TASK DESCRIPTION. Leave out pictures; repeat exactly the lines from the "From farthest to nearest, which ordering of" line through the last of the data below.

--- EXERCISE MATERIALS ---

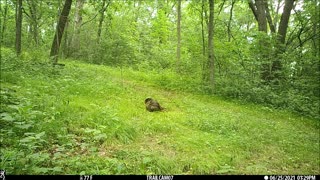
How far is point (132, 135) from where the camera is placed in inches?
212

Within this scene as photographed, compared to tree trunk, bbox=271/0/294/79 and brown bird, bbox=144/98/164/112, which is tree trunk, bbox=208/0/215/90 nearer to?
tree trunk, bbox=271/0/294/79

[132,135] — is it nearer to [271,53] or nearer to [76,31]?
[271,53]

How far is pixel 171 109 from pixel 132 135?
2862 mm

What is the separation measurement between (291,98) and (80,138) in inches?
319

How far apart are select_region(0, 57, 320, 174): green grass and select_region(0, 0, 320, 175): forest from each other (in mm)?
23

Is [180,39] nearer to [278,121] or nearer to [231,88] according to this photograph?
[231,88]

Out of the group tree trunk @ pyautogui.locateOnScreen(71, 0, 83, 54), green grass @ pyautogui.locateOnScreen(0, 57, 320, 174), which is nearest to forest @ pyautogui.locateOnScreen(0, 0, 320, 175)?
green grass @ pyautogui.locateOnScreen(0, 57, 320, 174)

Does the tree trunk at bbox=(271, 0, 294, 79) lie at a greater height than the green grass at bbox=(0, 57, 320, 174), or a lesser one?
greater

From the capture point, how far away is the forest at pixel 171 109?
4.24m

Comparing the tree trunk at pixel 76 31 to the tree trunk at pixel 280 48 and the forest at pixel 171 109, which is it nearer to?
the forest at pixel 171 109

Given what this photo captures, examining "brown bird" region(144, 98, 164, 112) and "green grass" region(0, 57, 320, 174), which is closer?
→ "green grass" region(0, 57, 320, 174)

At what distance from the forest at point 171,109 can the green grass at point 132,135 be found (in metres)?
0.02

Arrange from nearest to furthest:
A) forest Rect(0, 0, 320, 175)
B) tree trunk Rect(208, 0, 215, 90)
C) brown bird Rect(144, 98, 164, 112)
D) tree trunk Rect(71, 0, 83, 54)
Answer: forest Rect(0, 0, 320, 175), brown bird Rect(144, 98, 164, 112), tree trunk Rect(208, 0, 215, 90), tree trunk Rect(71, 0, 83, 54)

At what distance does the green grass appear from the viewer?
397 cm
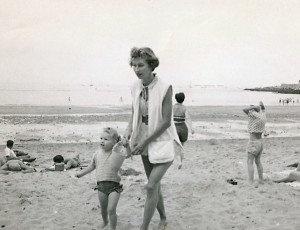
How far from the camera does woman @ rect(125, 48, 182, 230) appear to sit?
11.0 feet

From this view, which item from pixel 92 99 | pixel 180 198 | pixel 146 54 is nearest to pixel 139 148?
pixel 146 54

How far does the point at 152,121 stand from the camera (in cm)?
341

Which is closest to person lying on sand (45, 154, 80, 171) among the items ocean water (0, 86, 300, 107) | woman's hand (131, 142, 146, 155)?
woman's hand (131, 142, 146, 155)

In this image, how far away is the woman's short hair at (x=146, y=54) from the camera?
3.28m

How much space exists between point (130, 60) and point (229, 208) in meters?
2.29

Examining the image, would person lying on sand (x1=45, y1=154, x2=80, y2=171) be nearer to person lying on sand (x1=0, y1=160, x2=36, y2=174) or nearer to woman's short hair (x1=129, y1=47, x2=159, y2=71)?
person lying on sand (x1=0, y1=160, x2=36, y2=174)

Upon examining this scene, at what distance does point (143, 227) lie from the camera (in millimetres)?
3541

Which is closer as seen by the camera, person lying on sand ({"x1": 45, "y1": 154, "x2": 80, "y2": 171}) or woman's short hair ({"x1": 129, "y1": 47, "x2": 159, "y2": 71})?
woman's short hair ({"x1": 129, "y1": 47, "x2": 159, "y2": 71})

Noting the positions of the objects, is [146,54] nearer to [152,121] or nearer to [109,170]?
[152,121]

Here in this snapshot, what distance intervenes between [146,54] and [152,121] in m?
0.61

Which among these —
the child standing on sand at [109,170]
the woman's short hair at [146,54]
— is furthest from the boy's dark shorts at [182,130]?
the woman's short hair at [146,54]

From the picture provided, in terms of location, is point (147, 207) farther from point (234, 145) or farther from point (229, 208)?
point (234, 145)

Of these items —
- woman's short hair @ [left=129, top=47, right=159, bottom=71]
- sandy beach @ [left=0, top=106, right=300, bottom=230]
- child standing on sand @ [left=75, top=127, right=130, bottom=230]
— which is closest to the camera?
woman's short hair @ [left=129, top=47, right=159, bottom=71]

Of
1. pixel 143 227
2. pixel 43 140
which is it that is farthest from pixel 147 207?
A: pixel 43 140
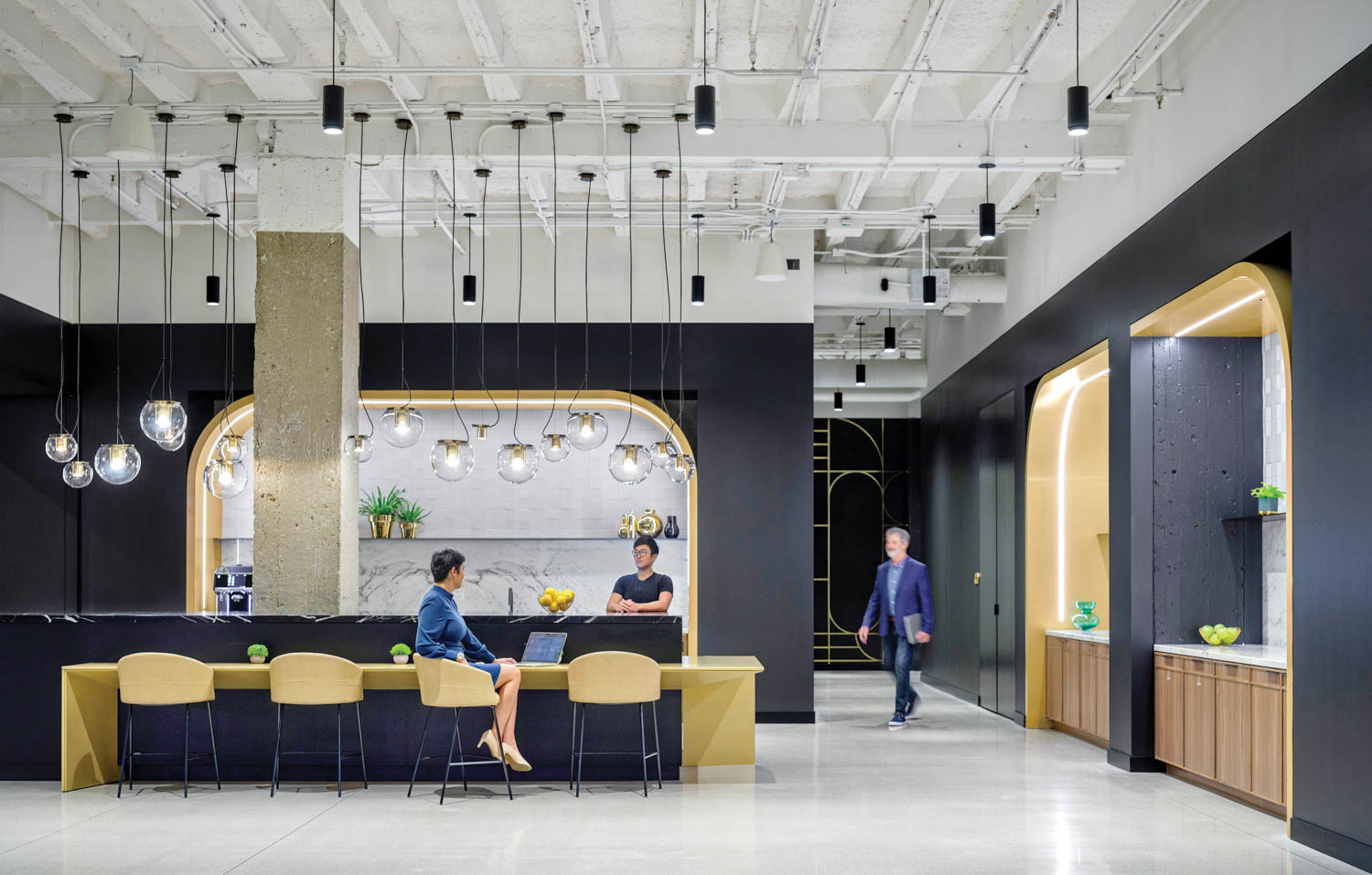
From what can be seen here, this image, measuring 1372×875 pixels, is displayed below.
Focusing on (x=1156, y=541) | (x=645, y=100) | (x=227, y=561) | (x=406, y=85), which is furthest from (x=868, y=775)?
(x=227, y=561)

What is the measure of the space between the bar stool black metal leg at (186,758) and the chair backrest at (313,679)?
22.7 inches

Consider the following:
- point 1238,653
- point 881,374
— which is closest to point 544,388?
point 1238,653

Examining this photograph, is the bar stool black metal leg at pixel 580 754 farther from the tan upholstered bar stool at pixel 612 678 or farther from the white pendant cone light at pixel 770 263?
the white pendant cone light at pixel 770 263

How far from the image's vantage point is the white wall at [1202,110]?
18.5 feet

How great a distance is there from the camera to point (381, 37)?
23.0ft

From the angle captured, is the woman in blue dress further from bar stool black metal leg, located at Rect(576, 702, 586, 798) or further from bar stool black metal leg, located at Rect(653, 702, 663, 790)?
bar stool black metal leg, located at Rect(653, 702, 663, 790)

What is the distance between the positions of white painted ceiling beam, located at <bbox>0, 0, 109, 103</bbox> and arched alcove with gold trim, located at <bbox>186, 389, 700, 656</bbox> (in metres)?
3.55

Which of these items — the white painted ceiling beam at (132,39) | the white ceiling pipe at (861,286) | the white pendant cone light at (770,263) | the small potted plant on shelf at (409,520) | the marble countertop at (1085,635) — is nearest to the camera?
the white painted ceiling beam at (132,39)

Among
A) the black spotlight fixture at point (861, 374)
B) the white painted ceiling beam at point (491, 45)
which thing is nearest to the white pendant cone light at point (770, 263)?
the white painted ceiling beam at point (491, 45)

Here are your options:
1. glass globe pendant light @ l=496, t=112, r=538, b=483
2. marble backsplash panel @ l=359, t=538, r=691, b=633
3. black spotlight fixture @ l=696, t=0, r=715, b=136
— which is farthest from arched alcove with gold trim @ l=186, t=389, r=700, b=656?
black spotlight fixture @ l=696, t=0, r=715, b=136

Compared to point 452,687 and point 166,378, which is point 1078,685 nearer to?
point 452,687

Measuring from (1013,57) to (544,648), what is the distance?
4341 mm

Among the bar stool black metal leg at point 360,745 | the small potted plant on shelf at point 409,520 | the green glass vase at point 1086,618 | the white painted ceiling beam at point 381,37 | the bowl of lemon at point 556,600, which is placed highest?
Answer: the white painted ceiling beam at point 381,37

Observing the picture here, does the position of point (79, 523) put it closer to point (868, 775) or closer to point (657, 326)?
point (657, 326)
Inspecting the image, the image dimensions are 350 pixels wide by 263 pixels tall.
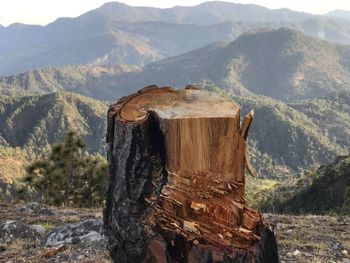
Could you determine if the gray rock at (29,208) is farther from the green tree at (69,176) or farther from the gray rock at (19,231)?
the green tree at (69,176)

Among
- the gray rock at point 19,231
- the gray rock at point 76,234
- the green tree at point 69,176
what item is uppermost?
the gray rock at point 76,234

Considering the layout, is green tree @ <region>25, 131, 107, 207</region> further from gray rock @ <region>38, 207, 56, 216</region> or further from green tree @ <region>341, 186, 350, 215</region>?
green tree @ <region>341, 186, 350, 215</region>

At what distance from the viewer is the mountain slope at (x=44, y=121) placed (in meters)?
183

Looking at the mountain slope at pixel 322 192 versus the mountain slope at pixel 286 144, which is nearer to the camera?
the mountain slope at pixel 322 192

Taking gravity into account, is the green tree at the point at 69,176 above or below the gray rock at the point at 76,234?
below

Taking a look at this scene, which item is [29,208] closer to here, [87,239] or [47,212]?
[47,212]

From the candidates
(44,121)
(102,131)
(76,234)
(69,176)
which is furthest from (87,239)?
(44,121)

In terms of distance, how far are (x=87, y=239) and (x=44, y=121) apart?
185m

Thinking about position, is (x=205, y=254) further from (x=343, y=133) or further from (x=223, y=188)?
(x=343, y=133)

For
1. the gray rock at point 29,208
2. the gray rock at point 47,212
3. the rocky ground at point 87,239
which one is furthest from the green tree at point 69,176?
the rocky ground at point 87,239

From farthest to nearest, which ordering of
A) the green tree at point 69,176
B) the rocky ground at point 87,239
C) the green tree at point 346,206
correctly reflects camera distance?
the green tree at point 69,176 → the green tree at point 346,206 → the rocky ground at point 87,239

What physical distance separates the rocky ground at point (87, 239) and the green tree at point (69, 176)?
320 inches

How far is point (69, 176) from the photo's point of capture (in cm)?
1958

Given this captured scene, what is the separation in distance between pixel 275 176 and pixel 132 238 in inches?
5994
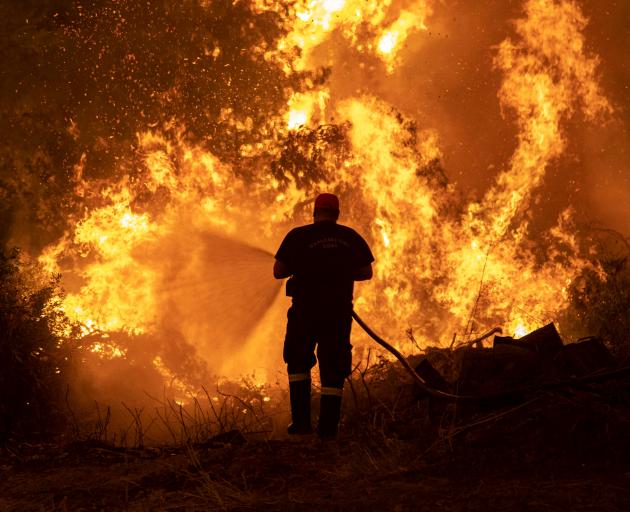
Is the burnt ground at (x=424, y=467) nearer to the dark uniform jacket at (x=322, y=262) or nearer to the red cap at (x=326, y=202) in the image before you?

---

WRITTEN SOLUTION.
From farthest to nearest, which ordering of
A) the green tree at point 69,176
B) the rocky ground at point 87,239
C) the green tree at point 346,206
correctly reflects camera distance?
the green tree at point 69,176 → the green tree at point 346,206 → the rocky ground at point 87,239

What physical distance separates the rocky ground at point (87, 239) and the green tree at point (69, 176)?
320 inches

How far is point (69, 176) from the photo's point of capture (in cm)?
1958

Given this captured scene, what is the separation in distance between pixel 275 176 and pixel 132 238 in inches?
5994
Is the burnt ground at (x=424, y=467) nearer to the dark uniform jacket at (x=322, y=262) or nearer to the red cap at (x=326, y=202) in the image before you?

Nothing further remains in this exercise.